The Banded Butterflyfish is usually seen on reefs either singly or in pairs, but is occasionally observed in groups up to twenty individuals. The diet is mainly small invertebrates, crustaceans, coral polyps, polychaete worms, and various eggs. Banded Butterflyfish can act as a cleaning fish and remove the external parasites from larger fish.
Banded Butterflyfish do not reproduce in groups but form monogamous pairs before this spawning behavior. They are multi-batch spawners: they broadcast eggs and sperm into the water column.
The Banded Butterflyfish has never been successfully aquacultured before, and there are no reports of spawning in captivity.

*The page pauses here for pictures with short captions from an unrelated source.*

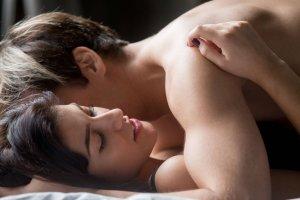 Tabuk nélkül a szüzesség elvesztéséről – hogyan készülj az eseményre és mit csinálj, ha máshogy jön össze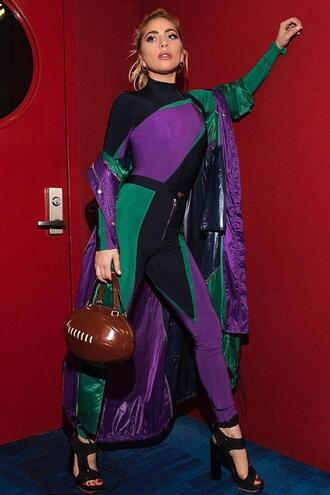 pants leggings lady gaga sandals versace bodysuit top superbowl purple colorblock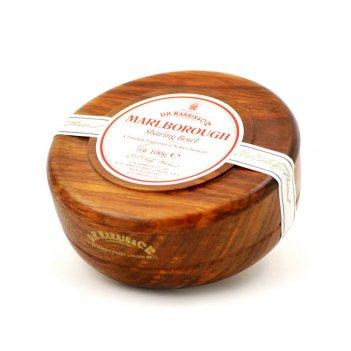 Твердое мыло для бритья в чаше из палисандра d. r. harris, marlborough, 10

In 2015, a pair of Banded Butterflyfish were collected by Dynasty Marine in the Florida Keys and were transported to the University of Florida Indian River Research and Education Center in Fort Pierce, FL. The pair was stocked into a 1500-L circular tank with a recirculating aquaculture system with an external egg collector. The fish were provided large PVC pieces for habitat. Lighting was controlled to 13:11 light-dark cycle with an additional hour of building light simulating a sunrise and sunset. After three years, only a few spawns with no fertilization had occurred, so the Banded Butterflyfish were stocked into a 2700-L circular tank with a recirculating aquaculture system and external egg collector. They were combined with a pair of Spotfish Butterflyfish (Chaetodon ocellatus) and several Rock Beauty Angelfish (Holacanthus tricolor). After several months, spawning was observed, with 63 spawns (1000-28000 eggs/spawn) occurring. Of these, 54 spawns were unfertilized eggs, while nine had partially fertilized eggs (0.1-86.4% fertilization). It was unknown which species of butterflyfish was spawning, but all of the eggs appeared to be of the same species.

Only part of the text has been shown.